The structure and some fundamental parts of this code are adapted from Full Stack Deep Learning (FSDL).
You can see this project in action in the accompanied demo and post, or run the code in this notebook.
The /cloud
folder imitates storing data in the cloud. In real world settings, the dataset will be stored on a cloud storage service such as Amazon S3. The actual code lives in the /codebase
folder. There is a clear seperation between training code (under /codebase/training
) and everything else including models, networks, datasets, and other utilities (under /codebase/font_classifier
). This seperation makes system deployment easier and cleaner.
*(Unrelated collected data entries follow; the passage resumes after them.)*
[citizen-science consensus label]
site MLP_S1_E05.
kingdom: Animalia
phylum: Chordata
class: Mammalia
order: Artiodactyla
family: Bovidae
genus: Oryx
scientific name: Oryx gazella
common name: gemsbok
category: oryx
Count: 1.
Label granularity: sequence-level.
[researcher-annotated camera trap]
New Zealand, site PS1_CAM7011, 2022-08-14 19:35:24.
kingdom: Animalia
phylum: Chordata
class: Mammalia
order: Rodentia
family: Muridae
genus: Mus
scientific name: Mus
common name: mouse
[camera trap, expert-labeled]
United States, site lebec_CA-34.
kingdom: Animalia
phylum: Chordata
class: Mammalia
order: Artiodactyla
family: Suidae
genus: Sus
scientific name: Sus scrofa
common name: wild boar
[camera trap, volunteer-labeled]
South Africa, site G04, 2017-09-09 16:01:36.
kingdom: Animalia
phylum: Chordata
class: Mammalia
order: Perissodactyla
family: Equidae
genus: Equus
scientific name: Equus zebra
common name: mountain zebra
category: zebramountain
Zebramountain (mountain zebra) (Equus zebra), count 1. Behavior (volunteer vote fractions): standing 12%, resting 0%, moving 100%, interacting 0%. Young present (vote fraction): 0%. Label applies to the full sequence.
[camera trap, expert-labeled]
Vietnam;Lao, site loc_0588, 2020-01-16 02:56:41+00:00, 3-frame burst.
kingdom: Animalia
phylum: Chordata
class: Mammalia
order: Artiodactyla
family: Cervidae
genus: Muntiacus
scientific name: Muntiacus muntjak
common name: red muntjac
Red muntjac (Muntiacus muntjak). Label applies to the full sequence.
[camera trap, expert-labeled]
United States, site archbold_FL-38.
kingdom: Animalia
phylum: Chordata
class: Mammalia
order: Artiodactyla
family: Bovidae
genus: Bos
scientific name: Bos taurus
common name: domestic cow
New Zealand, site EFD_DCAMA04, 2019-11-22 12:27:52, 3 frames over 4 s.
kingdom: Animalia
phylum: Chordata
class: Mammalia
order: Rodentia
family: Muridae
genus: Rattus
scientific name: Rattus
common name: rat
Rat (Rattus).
As presented in the FSDL course, to version control the data, we don't check the actual images in git. Instead, a json file is created containing one entry per data instance. Each entry consists of the data instance URL (cloud storage), label, and other metadata if relevant. This json file is what gets tracked by git and therefore we can get the data at the required version by checking the corresponding git commit. As the dataset gets bigger the size of the json file gets larger, in which case git-lfs can be used. Benefits of this way of handling data:
-
Reproducibility: since it is tracked by git, we can get the exact data that we used a week ago or a year ago.
-
Extendibility: the dataset can be extended to incorporate new data while making sure to never use previous test set instances as training instances and vise versa.
-
Portability: reduces disk space required for the project, which makes it portable over git or any other means.
To run the code locally:
-
Install requirements:
$ pip install -r requirements.txt
-
Fetch and extract data from releases to /cloud folder:
$ wget 'https://github.com/mhmoodlan/arabic-font-classification/releases/download/v0.1.0/rufa.tar.gz' -O ./cloud/rufa.tar.gz $ cd /cloud && tar -xzf 'rufa.tar.gz'
-
Spin a simple server in the
/cloud
folder at http://0.0.0.0:8000/ :$ cd /cloud && python -m http.server
-
Run an experiment:
$ cd /codebase/code && export PYTHONPATH=. && python training/run_experiment.py --save \ '{"dataset": "RuFaDataset", "model": "FontModel", "network": "cnn", "train_args": {"epochs": 6, "mode": "test", "validate_mismatch": "False"}}'
The
'mode'
config in'train_args'
takes one of two values:'val'
or'test'
.In
'val'
mode: the model is trained and validated on synthetic data only. If'validate_mismatch'
is set to True, further data mismatch validation is performed on a subset of the real data.In
'test'
mode: the model is trained on the entire synthetic data + the part of the real data used in data mismatch validation in'val'
mode. After training, the final generalization error is reported on the remainder of the real data.This command should output something similar to the following:
Epoch 1/6 1254/1254 [==============================] - 119s 95ms/step - loss: 0.3185 - accuracy: 0.8751 Epoch 2/6 1254/1254 [==============================] - 40s 32ms/step - loss: 0.0539 - accuracy: 0.9918 Epoch 3/6 1254/1254 [==============================] - 40s 32ms/step - loss: 0.0386 - accuracy: 0.9953 Epoch 4/6 1254/1254 [==============================] - 40s 32ms/step - loss: 0.0270 - accuracy: 0.9976 Epoch 5/6 1254/1254 [==============================] - 40s 32ms/step - loss: 0.0264 - accuracy: 0.9973 Epoch 6/6 1254/1254 [==============================] - 40s 32ms/step - loss: 0.0246 - accuracy: 0.9979 Training took 323.854642 s In test mode, mismatch data isn't validated since it's used during training. 14/14 [==============================] - 0s 10ms/step - loss: 0.2316 - accuracy: 0.9712 Test score: [0.2316255271434784, 0.971222996711731]